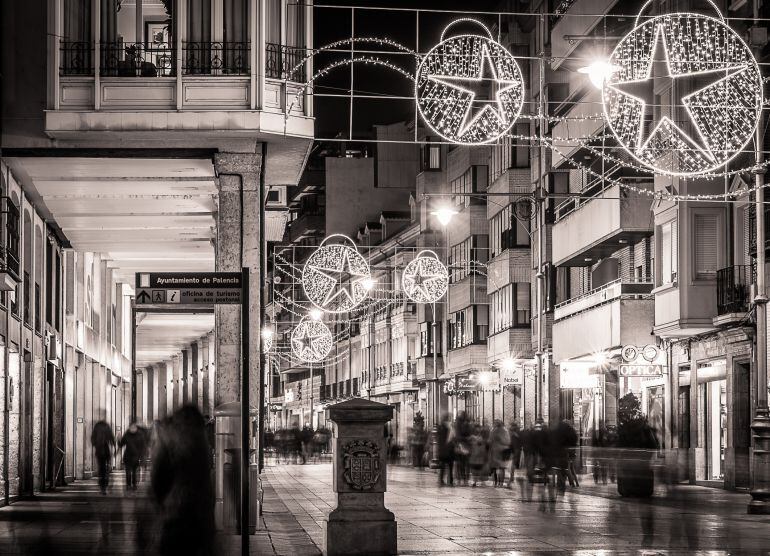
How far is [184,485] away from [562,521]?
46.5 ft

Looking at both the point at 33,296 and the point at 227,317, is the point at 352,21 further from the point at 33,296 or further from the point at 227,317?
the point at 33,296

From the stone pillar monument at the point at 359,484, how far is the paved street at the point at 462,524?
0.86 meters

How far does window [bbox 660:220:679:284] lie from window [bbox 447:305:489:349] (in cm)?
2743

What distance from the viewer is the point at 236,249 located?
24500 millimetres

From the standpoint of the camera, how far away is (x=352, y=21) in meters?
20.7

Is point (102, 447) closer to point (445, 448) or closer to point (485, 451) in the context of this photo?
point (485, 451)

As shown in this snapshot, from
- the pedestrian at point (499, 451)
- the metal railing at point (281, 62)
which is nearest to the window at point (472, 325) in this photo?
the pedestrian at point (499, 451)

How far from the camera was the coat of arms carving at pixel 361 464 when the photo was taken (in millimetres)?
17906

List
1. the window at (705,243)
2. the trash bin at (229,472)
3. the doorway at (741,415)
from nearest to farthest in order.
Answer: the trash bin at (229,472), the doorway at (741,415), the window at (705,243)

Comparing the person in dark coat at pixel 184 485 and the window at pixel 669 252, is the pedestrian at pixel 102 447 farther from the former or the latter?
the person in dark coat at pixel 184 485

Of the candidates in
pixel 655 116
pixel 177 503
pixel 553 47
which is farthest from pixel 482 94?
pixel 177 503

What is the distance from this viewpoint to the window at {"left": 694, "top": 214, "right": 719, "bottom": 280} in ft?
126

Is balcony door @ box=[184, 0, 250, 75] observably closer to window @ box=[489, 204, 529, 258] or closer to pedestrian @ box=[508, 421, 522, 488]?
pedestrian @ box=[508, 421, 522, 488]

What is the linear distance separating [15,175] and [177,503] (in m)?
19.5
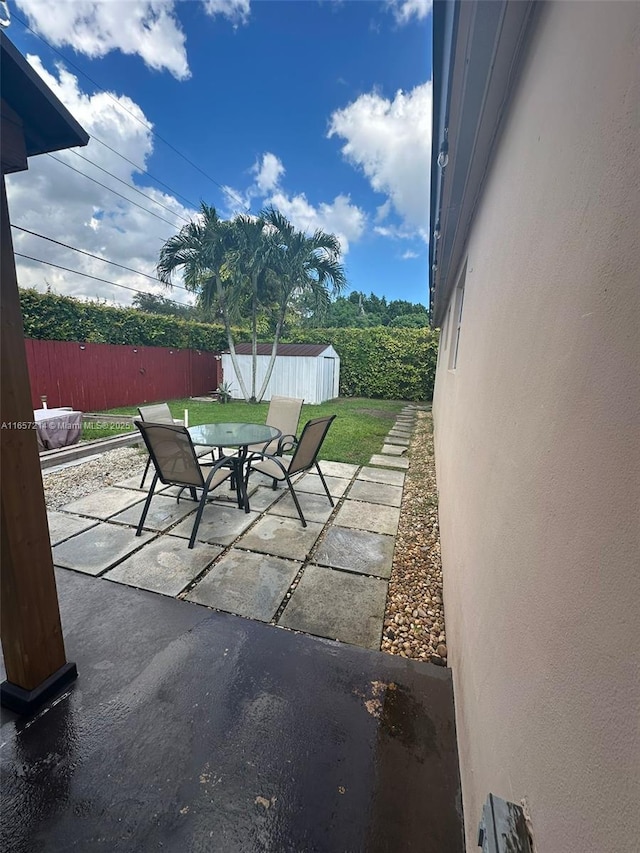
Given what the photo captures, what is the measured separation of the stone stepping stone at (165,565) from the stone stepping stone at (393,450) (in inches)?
• • • • • • •
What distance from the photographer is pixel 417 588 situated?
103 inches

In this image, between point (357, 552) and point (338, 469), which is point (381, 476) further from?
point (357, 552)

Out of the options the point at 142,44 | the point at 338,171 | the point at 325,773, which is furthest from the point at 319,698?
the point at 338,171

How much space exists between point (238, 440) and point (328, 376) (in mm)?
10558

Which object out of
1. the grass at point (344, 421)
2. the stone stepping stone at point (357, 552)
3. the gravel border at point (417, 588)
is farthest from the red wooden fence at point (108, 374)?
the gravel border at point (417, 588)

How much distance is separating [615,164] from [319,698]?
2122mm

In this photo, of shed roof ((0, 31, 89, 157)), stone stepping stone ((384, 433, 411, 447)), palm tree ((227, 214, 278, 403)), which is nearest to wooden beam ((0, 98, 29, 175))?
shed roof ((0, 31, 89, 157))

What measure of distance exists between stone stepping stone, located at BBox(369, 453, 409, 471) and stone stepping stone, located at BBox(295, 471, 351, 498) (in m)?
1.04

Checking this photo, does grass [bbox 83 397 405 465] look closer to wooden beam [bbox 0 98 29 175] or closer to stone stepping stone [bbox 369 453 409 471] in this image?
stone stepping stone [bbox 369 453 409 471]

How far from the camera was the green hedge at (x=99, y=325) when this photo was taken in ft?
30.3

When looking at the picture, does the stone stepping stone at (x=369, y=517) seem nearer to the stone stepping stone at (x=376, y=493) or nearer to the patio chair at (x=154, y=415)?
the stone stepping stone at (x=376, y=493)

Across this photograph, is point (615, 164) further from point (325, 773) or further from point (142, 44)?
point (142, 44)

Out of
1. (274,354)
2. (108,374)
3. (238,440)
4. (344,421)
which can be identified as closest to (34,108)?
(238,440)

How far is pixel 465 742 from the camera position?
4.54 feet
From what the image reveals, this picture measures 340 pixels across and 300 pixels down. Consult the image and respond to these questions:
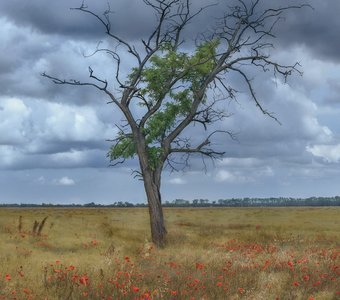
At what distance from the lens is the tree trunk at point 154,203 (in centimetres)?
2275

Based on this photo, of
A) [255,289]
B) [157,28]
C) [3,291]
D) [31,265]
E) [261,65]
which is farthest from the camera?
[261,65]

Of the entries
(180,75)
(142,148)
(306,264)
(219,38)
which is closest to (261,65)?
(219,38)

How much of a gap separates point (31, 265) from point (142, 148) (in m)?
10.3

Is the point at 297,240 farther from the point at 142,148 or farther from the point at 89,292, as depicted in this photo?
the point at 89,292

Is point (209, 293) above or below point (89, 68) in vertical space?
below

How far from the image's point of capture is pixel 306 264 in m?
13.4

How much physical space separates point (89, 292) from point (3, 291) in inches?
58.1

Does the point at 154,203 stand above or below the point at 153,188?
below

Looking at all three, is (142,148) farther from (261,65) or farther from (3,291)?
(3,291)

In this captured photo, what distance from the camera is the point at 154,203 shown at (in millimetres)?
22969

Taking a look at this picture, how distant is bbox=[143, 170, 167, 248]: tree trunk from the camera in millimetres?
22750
• • • • • • •
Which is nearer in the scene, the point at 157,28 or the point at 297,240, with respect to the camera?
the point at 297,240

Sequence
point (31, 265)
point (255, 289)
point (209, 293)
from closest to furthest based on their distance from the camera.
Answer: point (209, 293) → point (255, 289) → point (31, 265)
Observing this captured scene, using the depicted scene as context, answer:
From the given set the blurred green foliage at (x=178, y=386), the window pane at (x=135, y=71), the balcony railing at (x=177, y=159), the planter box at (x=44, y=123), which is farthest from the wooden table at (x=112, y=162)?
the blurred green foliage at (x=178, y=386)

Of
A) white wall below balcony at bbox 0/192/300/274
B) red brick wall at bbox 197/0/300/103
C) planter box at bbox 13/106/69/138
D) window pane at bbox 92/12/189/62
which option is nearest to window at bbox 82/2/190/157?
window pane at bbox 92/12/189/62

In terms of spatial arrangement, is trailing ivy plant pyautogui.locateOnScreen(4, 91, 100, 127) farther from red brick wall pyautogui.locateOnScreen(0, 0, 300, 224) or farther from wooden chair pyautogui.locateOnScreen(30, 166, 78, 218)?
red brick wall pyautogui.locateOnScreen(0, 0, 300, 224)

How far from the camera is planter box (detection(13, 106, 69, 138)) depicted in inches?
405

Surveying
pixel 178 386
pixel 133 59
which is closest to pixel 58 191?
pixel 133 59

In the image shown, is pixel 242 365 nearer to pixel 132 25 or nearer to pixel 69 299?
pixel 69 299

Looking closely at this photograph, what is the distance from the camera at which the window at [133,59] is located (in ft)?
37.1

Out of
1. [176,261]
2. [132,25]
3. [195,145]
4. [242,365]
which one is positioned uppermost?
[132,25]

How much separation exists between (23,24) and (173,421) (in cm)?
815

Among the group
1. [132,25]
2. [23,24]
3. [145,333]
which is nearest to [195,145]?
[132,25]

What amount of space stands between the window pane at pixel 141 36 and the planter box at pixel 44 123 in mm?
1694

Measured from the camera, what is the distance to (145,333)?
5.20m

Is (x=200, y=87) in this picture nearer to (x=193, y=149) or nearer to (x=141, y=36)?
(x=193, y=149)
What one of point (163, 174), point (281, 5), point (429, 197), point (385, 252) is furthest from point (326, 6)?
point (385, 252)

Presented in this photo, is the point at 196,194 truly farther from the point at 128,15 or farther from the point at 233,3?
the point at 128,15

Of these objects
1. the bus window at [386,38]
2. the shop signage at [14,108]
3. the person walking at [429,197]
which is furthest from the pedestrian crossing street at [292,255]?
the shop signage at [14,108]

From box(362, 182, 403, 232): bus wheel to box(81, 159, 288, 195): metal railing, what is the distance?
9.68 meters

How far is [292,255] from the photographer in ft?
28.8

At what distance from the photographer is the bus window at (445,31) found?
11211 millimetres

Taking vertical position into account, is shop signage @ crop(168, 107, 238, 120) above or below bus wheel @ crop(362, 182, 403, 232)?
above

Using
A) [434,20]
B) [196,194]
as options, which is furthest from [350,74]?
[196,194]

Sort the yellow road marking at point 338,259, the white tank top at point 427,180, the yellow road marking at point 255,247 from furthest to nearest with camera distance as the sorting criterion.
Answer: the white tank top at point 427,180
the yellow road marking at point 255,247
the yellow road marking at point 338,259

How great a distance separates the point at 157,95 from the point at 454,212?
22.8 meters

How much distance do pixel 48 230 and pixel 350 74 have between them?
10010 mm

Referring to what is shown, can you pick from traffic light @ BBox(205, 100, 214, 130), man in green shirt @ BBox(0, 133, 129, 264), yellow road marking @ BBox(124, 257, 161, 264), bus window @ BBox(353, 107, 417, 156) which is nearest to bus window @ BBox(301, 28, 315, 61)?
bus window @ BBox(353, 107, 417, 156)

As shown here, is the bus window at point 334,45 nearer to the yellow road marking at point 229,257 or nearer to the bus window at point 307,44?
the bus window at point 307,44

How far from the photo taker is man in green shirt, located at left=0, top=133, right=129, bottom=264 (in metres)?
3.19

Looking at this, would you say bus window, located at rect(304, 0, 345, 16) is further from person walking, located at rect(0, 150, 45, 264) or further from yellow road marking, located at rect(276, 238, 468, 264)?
• • • • • • •
Please return every line of the records that contains the word "brick".

B) red brick wall at bbox 197/0/300/103
In terms of spatial arrangement, is trailing ivy plant pyautogui.locateOnScreen(4, 91, 100, 127) farther from red brick wall pyautogui.locateOnScreen(0, 0, 300, 224) or farther from wooden chair pyautogui.locateOnScreen(30, 166, 78, 218)?
red brick wall pyautogui.locateOnScreen(0, 0, 300, 224)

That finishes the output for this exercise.